**Problem requirements:** Your task is to repeat the entries exactly. Leave the pictures out.

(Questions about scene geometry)
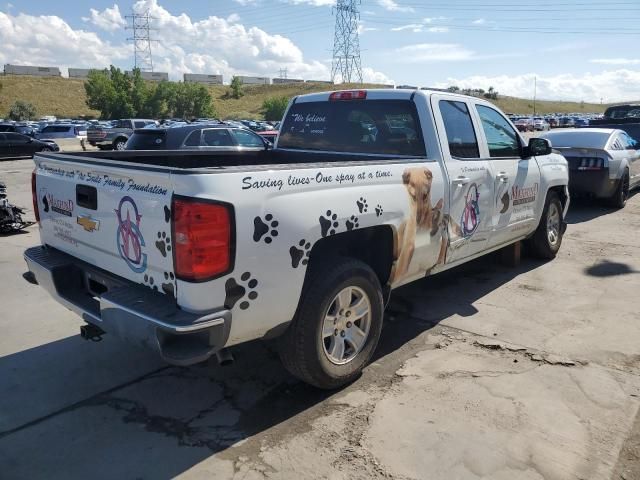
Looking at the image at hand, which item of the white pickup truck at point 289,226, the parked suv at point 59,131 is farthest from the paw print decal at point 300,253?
the parked suv at point 59,131

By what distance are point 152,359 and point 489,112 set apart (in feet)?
12.7

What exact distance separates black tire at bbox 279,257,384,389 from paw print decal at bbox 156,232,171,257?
87cm

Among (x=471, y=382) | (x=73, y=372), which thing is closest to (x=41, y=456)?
(x=73, y=372)

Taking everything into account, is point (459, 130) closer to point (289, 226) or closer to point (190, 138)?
point (289, 226)

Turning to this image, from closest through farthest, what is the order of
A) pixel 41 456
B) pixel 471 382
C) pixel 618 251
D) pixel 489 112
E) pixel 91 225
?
pixel 41 456, pixel 91 225, pixel 471 382, pixel 489 112, pixel 618 251

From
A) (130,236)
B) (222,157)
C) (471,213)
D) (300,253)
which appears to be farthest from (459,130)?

**Finished exercise:**
Looking at the image at hand, which item of the white pickup truck at point 289,226, the parked suv at point 59,131 is farthest from the paw print decal at point 300,253?
the parked suv at point 59,131

By what distance are point 152,359 and point 489,112 set apart (in feet)?
12.7

What exact distance separates black tire at bbox 279,257,384,389 from paw print decal at bbox 156,232,171,257?
87cm

Among (x=471, y=382) | (x=73, y=372), which thing is closest to (x=41, y=456)?
(x=73, y=372)

Taking everything into account, is point (459, 130) closer to point (289, 226) or closer to point (190, 138)?
point (289, 226)

Turning to this image, from closest through farthest, what is the order of
A) pixel 41 456
B) pixel 471 382
C) pixel 618 251
D) pixel 489 112
E) pixel 91 225
?
pixel 41 456, pixel 91 225, pixel 471 382, pixel 489 112, pixel 618 251

From
A) (130,236)
B) (222,157)
C) (471,213)
D) (300,253)
which appears to be farthest from (459,130)?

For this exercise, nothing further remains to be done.